== What to do ==
Count every line below that holds "plains". Number only.

(Beginning of Entries shown)

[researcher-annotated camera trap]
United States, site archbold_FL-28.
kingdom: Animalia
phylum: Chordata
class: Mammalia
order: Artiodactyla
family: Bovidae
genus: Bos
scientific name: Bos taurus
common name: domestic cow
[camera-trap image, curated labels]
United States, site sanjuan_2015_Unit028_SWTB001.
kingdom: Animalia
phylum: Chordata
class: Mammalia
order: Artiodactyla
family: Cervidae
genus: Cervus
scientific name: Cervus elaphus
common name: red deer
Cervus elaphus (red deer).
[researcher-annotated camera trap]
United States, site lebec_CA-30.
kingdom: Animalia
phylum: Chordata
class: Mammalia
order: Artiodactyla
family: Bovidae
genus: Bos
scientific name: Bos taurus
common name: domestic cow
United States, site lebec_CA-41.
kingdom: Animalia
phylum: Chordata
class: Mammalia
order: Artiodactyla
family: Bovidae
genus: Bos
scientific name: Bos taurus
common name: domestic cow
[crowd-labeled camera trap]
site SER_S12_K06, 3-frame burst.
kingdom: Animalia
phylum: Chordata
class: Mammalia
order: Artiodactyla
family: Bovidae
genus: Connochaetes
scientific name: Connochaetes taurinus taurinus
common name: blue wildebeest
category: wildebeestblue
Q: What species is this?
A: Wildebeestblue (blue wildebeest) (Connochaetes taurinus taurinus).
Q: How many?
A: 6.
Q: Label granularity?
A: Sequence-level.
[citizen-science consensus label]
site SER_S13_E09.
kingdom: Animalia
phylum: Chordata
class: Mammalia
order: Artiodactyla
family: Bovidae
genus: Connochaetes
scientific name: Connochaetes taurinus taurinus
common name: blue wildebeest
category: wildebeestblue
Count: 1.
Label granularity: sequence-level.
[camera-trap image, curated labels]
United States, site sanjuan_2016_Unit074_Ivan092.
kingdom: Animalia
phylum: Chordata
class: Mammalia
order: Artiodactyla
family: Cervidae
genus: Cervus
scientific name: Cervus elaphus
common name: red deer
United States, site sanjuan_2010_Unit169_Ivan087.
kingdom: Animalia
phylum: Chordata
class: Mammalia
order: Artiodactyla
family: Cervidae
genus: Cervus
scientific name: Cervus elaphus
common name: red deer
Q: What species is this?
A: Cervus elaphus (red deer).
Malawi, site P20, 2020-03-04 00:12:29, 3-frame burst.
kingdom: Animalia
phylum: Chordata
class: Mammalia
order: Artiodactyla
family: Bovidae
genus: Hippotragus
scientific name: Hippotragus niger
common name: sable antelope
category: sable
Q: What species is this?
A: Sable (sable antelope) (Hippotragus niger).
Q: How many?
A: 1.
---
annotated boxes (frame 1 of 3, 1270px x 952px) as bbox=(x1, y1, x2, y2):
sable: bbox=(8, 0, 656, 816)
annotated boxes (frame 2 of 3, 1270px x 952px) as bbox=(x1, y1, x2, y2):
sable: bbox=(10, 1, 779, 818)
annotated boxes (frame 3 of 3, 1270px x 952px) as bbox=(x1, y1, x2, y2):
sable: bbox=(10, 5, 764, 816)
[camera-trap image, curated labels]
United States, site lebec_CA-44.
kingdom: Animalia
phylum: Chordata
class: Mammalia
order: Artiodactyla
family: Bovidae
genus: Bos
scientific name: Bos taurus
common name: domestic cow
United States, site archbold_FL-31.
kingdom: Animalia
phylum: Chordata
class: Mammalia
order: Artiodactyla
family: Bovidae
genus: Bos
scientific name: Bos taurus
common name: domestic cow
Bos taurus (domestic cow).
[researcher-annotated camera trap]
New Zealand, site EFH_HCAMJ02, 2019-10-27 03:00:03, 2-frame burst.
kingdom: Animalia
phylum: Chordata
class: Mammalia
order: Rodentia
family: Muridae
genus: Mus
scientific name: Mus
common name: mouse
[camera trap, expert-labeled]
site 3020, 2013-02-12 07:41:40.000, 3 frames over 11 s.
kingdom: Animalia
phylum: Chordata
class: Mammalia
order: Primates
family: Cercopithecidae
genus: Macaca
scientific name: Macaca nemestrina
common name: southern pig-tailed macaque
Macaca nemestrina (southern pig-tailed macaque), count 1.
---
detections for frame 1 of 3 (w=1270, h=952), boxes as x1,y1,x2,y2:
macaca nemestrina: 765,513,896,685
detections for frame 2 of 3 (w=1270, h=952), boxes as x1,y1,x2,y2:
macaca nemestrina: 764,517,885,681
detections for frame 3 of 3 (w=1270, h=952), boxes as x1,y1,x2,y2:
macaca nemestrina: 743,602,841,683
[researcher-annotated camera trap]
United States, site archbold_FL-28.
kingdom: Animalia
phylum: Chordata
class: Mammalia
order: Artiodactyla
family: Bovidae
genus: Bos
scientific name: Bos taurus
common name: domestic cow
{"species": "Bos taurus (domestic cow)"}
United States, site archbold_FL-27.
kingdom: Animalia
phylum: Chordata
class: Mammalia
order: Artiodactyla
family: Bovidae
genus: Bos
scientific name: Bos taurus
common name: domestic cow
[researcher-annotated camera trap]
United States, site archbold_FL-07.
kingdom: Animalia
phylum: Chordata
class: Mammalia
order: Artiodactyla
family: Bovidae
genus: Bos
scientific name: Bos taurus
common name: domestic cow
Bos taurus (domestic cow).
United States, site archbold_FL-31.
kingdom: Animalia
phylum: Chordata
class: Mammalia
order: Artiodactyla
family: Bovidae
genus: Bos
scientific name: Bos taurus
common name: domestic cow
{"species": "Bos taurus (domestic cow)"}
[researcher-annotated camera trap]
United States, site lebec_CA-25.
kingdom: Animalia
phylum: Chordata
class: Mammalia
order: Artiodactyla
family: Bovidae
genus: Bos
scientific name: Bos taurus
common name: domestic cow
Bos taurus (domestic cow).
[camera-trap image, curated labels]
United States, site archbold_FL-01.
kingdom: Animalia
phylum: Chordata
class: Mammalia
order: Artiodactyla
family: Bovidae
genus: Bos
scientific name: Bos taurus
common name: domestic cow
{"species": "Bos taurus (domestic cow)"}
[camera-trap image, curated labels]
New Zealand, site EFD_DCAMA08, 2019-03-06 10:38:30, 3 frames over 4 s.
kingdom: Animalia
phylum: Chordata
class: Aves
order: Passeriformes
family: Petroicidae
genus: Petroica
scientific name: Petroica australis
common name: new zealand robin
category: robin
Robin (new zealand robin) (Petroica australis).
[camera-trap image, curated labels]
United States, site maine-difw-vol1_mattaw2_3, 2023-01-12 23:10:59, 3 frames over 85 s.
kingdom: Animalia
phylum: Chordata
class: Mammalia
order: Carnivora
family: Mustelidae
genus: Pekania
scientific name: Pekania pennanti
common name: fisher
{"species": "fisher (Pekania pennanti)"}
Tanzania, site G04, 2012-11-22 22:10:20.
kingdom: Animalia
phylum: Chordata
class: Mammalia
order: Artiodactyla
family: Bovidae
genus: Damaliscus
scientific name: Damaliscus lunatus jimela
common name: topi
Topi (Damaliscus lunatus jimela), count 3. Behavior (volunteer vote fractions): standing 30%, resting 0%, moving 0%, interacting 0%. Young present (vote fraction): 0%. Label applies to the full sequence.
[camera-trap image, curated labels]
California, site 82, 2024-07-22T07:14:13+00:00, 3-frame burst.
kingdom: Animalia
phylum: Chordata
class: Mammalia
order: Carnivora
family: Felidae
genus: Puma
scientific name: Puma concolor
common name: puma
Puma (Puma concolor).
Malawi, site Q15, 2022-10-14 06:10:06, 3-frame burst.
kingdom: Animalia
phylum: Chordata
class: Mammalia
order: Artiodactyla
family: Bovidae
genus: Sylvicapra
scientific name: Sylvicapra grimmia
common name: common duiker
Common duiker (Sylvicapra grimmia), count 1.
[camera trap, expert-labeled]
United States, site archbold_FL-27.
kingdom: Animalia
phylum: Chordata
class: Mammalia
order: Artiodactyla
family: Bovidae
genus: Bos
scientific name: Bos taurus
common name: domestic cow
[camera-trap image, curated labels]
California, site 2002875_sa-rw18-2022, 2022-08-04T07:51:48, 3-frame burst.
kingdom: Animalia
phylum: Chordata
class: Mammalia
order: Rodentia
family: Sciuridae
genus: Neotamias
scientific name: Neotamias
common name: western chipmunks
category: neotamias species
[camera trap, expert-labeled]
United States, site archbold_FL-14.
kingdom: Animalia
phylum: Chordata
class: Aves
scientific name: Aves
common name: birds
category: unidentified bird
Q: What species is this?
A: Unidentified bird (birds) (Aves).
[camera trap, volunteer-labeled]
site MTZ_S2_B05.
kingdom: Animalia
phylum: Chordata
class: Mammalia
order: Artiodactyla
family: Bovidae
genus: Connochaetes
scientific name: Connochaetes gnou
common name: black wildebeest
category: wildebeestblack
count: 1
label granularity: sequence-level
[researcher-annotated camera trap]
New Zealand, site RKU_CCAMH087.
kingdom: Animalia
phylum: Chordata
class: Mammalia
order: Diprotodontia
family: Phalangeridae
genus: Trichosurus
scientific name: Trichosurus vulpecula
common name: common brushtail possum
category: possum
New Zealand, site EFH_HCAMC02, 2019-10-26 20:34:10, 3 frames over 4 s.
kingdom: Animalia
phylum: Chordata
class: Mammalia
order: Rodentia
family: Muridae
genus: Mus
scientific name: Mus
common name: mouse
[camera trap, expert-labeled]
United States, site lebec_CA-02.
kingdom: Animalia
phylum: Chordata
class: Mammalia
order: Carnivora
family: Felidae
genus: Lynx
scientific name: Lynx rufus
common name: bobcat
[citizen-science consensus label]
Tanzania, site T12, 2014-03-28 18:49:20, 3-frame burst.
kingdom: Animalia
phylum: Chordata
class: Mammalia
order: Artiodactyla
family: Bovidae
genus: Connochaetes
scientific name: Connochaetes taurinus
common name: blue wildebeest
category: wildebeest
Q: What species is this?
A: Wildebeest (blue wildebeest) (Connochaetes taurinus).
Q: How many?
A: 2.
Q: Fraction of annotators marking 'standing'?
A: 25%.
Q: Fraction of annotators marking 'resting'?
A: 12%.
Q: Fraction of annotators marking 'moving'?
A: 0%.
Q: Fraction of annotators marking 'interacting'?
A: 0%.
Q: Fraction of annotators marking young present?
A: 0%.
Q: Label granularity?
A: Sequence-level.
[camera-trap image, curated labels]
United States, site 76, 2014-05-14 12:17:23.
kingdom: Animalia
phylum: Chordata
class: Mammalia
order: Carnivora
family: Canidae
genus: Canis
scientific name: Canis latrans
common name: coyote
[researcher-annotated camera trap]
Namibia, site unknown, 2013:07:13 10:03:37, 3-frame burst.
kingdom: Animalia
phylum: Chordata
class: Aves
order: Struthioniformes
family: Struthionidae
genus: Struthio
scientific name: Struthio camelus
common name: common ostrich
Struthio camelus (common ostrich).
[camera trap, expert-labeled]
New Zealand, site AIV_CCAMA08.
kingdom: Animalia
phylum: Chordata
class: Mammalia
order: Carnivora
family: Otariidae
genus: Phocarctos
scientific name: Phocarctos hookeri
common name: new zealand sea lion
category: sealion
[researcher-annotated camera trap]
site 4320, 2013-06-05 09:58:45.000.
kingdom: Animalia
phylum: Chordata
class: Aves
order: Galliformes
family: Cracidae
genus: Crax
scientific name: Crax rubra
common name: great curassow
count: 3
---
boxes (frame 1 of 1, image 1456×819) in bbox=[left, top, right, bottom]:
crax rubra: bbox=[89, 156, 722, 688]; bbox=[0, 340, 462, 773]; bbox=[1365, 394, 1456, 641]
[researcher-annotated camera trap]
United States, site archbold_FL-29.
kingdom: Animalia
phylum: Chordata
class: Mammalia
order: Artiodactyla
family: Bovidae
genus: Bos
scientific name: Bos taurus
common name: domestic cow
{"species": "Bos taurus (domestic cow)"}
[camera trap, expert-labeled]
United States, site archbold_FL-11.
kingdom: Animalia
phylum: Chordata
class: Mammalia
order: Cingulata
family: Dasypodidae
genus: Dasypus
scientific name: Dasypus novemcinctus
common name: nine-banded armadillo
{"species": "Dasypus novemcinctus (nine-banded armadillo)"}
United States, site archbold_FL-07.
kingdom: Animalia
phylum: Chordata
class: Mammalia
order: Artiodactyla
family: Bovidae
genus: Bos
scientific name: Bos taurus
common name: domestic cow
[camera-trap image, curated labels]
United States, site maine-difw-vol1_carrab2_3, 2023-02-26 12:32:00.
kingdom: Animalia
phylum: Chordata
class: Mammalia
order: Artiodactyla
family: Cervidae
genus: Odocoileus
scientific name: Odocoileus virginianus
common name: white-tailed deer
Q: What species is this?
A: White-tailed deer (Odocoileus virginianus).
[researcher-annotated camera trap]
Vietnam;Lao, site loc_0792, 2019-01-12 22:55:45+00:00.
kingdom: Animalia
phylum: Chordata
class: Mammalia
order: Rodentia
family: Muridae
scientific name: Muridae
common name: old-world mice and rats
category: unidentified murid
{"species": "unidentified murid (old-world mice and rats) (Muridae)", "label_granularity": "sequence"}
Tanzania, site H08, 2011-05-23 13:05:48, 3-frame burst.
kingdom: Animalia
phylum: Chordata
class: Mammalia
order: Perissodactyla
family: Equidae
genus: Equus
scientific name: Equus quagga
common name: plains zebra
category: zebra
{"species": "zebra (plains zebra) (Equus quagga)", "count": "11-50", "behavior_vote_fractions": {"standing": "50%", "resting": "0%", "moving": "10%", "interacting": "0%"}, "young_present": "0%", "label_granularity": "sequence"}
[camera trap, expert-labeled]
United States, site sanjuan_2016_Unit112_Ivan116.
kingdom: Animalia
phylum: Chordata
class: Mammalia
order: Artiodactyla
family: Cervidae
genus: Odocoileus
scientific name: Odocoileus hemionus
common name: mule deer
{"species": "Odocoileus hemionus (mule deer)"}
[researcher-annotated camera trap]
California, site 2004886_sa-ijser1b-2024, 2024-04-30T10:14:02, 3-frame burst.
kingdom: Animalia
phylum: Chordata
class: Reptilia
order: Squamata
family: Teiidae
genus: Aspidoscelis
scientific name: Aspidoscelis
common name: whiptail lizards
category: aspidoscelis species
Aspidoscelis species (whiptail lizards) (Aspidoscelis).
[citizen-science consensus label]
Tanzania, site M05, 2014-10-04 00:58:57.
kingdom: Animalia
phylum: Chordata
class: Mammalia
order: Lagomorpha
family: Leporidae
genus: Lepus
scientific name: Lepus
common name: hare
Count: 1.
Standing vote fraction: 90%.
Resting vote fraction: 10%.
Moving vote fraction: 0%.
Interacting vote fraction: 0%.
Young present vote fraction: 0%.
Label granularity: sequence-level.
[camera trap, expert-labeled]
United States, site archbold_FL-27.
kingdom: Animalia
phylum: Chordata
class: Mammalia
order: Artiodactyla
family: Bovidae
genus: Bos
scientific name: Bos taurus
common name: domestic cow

(End of Entries shown)

== Response to the task ==
2